Re: Regression: Failed boots bisected to 4cd13c21b207 "softirq: Let ksoftirqd do its job"

From: Brian Starkey
Date: Fri Nov 25 2016 - 08:14:22 EST


Hi,

On Wed, Nov 23, 2016 at 12:03:28PM -0800, Eric Dumazet wrote:
On Wed, Nov 23, 2016 at 10:21 AM, Brian Starkey <brian.starkey@xxxxxxx> wrote:

This patch didn't help.

I did get some new traces though - I've attached the diff for the
trace_printks I added.

Before 4cd13c21b207:
https://drive.google.com/open?id=0B8siaK6ZjvEwcEtOeFQzTmY0Nnc
After 4cd13c21b207:
https://drive.google.com/open?id=0B8siaK6ZjvEwZnQ4MVg1d3d1Tm8

It looks like the difference is that after 4cd13c21b207 the RX softirq
isn't running, and RX interrupts don't call softirq_raise anymore -
presumably because there's one pending, but I didn't have time to
track that down to a code-path.

Cheers,
-Brian


Hi Brian

Looks like netif_rx() drops the incoming packets then ?

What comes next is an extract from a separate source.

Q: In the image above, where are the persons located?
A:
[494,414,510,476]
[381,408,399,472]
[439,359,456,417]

Maybe netif_running() is not happy :(

Could you trace netif_rx() return value (NET_RX_SUCCESS or NET_RX_DROP)

Some packets are dropped, but not very many:

$ grep NET_RX_SUCCESS trace_netif_rx.txt | wc -l
14399
$ grep NET_RX_DROP trace_netif_rx.txt | wc -l
22

Without the ksoftirqd change there were zero NET_RX_DROPs.

-Brian


Thanks !